Teks Sumber:
TABUNG UNTUK FIKRI

TANTANGAN MENULIS 30 HARI

Tulisan ke-10

Oleh : Inayah Hanum

“Tolong, Bapak dan Ibu anak saya jangan dikerubuti seperti ini.” Pintaku  pada mereka keluarga pengantar pasien juga. Tetiba hatiku begitu nelangsa saat tiba di ruang Hemodialisa (HD). Hati terasa lebih teriris saat ada beberapa orang yang spontan menunjukkan simpati dan empatinya dengan memberikan lembaran 20 ribuan bahkan ada yang 50 ribuan pada anakku. Air mataku tak mampu kubendung lagi.

 Ramadan telah tiba.Fikri putra sulungku sudah belajar berpuasa walaupun baru sampai setengah hari. Hari pertama  dan kedua tampak biasa dan terlihat kuat menahan haus dan lapar. Hari ketiga dan  keempat masih semangat. Hari kelima dan keenam  mulai terlihat lemas dan  senang berbaring di lantai tanpa alas. Keesokkan harinya Fikri sakit.  Diagnosa dokter dia sakit malaria. Umur 2,5 tahun dia memang pernah terkena gejala malaria. Dan kali ini penyakit itu bangun dari tidur panjangnya.

Cuplikan Data:

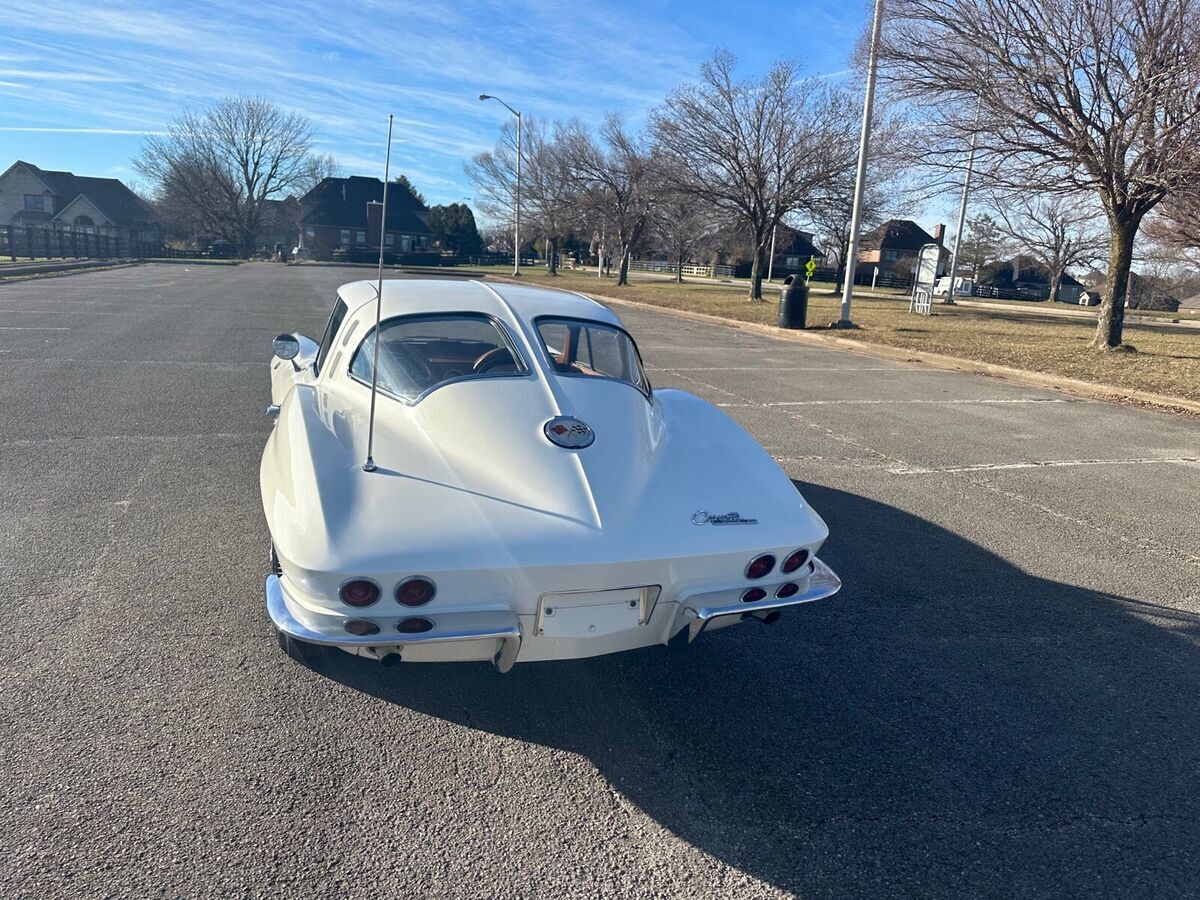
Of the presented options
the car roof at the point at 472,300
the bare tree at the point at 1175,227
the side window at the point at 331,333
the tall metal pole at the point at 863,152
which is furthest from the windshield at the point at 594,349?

* * *

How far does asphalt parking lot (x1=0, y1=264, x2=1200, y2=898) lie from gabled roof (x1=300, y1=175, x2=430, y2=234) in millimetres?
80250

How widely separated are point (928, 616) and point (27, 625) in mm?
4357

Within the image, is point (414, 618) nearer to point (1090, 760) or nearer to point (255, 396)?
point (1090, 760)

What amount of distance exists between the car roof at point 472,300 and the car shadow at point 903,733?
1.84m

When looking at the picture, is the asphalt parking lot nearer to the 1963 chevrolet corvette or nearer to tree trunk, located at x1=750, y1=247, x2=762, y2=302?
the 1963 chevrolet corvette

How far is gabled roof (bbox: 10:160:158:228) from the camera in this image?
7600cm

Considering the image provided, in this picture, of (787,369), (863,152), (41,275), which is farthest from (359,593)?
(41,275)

Soal A: Dalam kisah tentang Fikri, pada hari keberapa puasa Fikri mulai terlihat lemas?
Soal B: Lanjutkan kisah tentang Fikri mulai dari kalimat sesudah "Dan kali ini penyakit itu bangun dari tidur panjangnya."

Jawaban A: Pada hari kelima dan keenam.

Jawaban B:
Satu pekan  berlalu tidak tampak perubahan yang diharapkan . Fikri malah terlihat tak berdaya, “Sudah satu pekan minum obatnya seharusnya anak ini sudah lebih segar, Bu.” Kata dokter spesialis anak saat Fikri berobat ke kliniknya. Setelah lebih intensif diperiksa dokter bermata sipit itu melanjutkan perkataannya, “Anaknya layu, Bu. Dirawat saja ya?” Kulirik Fikri duduk sambil menyandarkan kepalanya seolah lehernya tak mampu lagi menopang kepalanya.

Akhirnya Fikri dibawa ke rumah sakit umum di daerahku. Sementara Fikri diletakkan di bangsal karena kamar lain penuh. Di ruang ini hanya ada dua kamar mandi.  Jika ingin buang air kecil Fikri masih mampu berjalan sendiri ke kamar kecil. Hari ketiga aku  merasa aneh, urine Fikri terlihat berwarna  kemerahan. Untuk meyakinkan diri  sampai-sampai urinenya kutampung ditanganku. Tidak ada wadah yang bisa digunakan waktu  itu. “Mungkin suplemen yang dia minum, Bu” jawab dokter saat aku bertanya perihal warna urine itu.

Saat visit dokter pagi hari urine Fikri aku tampung ke botol bekas air mineral. Baru sehari pindah ke kamar sesuai jatah kami warna urine malah menghitam. Saat dibuang ke kloset urine hitam itu memunculkan semburat merah seperti bercampur darah.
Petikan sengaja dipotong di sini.